*Dataset content:*
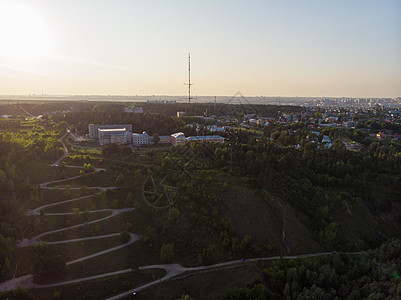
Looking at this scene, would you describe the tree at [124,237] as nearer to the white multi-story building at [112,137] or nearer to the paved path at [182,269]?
the paved path at [182,269]

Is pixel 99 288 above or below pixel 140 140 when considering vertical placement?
below

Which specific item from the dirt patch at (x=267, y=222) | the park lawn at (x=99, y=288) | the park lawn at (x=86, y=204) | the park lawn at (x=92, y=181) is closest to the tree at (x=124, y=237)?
the park lawn at (x=99, y=288)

*Exercise prompt:* Rewrite the data above with "pixel" swapped for "point" everywhere it appears and everything else unchanged. Leave out the pictures.

*Exercise answer:*
Looking at this scene, would you describe the tree at [124,237] as nearer to the white multi-story building at [112,137] or nearer to the paved path at [182,269]?
the paved path at [182,269]

Is point 99 288 above or below point 140 140 when considering vertical placement?
below

Which specific item from the dirt patch at (x=267, y=222) | the park lawn at (x=99, y=288) | the park lawn at (x=86, y=204) | the park lawn at (x=92, y=181) is closest to the tree at (x=124, y=237)?
the park lawn at (x=99, y=288)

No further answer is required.